Die Daldrup & Söhne AG (Umsatz 2006: 25 Millionen Euro / EBIT: 4 Millionen Euro / 150 Mitarbeiter) wurde 1946 im westfälischen Ascheberg gegründet. Das Unternehmen hat sich auf Bohrungen und umwelttechnische Dienstleistungen spezialisiert. Im November 2007 ging Daldrup & Söhne an die Börse, der Bruttoplatzierungserlös betrug rund 18,4 Millionen Euro. Gut ein Viertel der Aktien des Unternehmens befinden sich in Streubesitz, die restlichen Anteilscheine hält die Gründerfamilie Daldrup.

Daldrup & Söhne unterhält die vier Geschäftsbereiche Geothermie, Environment, Development & Services" (EDS; umwelttechnische Dienstleistungen), Wassergewinnung und Rohstoffe und Exploration. Das stärkste Wachstum wird im Geschäftfeld Geothermie erwartet. Mit den Erlösen aus dem Börsengang will Daldrup unter anderem seinen Gerätepark modernisieren. Künftig sollen Tiefenbohrungen bis zu 5.000 Metern angeboten werden. Ende 2007 wurde laut dem Unternehmen ein Kaufvertrag für einen Spezialtiefbohrer unterzeichnet, der speziell auf die Anforderungen der Geothermie abgestimmt sei. Das Gerät solle in der zweiten Jahreshälfte 2008 ausgeliefert werden.


ECOreporter.de: Herr Daldrup, wie gut ist die Auftragslage Ihres Unternehmens? Für wie lange sind Ihre Bohrgeräte zur Zeit ausgebucht?
Josef Daldrup: Unsere 35 Bohrgeräte sind deutlich länger als ein Jahr ausgebucht. Das haben wir in dieser Form noch nie erlebt.

ECOreporter.de: Womit erklären Sie sich die besonders hohe Nachfrage?
Josef Daldrup: Das ist dem gesamten Rohstoffmarkt geschuldet, vom Öl bis zu Kupfer oder Kohle. Zudem zieht der Bedarf im Bereich der Geothermie große Kapazitäten vom Markt.
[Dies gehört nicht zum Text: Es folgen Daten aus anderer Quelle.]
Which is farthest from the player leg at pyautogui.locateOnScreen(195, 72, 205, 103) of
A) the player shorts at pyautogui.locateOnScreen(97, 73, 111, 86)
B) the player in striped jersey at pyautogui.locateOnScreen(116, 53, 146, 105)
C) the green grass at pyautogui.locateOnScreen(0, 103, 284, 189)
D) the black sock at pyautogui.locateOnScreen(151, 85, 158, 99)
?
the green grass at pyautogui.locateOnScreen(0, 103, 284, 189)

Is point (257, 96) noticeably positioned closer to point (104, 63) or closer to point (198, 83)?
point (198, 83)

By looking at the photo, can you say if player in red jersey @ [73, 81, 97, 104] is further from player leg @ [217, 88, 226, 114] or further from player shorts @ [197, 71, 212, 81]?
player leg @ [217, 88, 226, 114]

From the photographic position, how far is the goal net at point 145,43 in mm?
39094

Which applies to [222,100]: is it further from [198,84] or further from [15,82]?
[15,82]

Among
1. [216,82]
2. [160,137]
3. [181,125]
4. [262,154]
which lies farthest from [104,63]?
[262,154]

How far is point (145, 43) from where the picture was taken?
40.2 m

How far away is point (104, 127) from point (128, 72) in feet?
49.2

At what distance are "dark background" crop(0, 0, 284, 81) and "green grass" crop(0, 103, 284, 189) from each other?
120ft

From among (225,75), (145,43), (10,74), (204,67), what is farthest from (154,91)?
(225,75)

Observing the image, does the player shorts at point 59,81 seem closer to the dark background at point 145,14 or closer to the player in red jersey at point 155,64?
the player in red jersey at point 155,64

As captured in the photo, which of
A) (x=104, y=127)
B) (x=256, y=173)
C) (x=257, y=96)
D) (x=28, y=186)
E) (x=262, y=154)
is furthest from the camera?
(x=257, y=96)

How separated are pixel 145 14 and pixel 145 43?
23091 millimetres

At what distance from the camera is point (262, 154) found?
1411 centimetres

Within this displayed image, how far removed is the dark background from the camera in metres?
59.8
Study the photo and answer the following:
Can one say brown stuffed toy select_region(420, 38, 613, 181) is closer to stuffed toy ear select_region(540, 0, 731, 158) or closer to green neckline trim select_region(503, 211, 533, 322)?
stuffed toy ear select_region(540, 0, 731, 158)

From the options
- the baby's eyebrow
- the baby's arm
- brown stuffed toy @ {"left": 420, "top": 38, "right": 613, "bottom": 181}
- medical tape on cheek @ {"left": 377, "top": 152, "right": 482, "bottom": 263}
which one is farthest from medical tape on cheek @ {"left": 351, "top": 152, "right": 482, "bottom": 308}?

ECOreporter.de: Wonach bohren Sie?
Josef Daldrup: Wir kommen vom Brunnenbau, aus der praktischen Wassergewinnung: Mineralwasserbrunnen, Kühlwasserbrunnen, Trinkwasserbrunnen. Wir bohren aber auch nach zahlreichen Rohstoffen wie Kalk, Kupfer oder Ölen.

ECOreporter.de: Bieten Sie die Bohrtechnik ausschließlich als Dienstleistung an, oder entwickeln Sie auch Technologien für diesen Bereich?
Josef Daldrup: Wir entwickeln auch eigene Technologien. Zurzeit arbeiten wir beispielsweise zusammen mit einer großen Erdölfirma an neuen Ablenkbohrtechniken. Mit dieser Technik können wir von einem Bohrstandort aus sehr weite Abstände zwischen dem Entnahmepunkt für heißes Wasser und dem Punkt zur Wiedereinleitung von kaltem Wasser schaffen. Bei einer Tiefe von 2.500 Metern ist beispielsweise eine Ablenkung beider Punkte um 2.500 Meter möglich. Die Punkte liegen damit 5.000 Meter auseinander. Praktisch müssen Sie sich das so vorstellen: Es wird erst ein Stück senkrecht gebohrt, dann wir die Bohrung seitlich abgelenkt. Mit dieser Technik vermeiden wir lange oberirdische Leitungen zur Rückführung des Wassers, die sind in dicht besiedelten Gebieten sehr schwierig zu realisieren.
Ein anderes Projekt ist die Versorgung des „20-Euro-Hauses“ mit Wärme aus Geothermie. Die Heizkosten für ein komplettes Reihenhaus sollen damit auf 20- 25 Euro je Monat sinken. Dafür entwickeln wir beispielsweise besondere Bohrtechniken und speziell isolierte Materialien. Grundlage des Konzepts ist eine Mischung aus Oberflächengeothermie und Tiefengeothermie. Neben dem privaten Häuslebauer ist die Technik natürlich vor allem für kommunale Einrichtungen interessant, etwa für Schwimmbäder.
Die Geothermie bietet einen entscheidenden Vorteil gegenüber anderen Erneuerbaren Energien, sie ist grundlastfähig. Sie ist fast wartungsfrei und benötigt oberirdisch wenig Platz, da reicht eine kleine Garage. Und im Gegensatz zur hoch subventionierten Solarbranche ist sie ganz normal konkurrenzfähig.
Und die Wirtschaftlichkeit wird immer besser. Für das Arnsberger Freizeitbad „Nass“, das mit Wärme aus Geothermie versorgt wird, hat das Fraunhofer Institut eine Amortisationszeit von 15 Jahren ausgerechnet. Grundlage der Kalkulation war ein Ölpreis von 33 Dollar je Barrel. Letzte Woche stand der Ölpreis bei mehr als 100 Dollar.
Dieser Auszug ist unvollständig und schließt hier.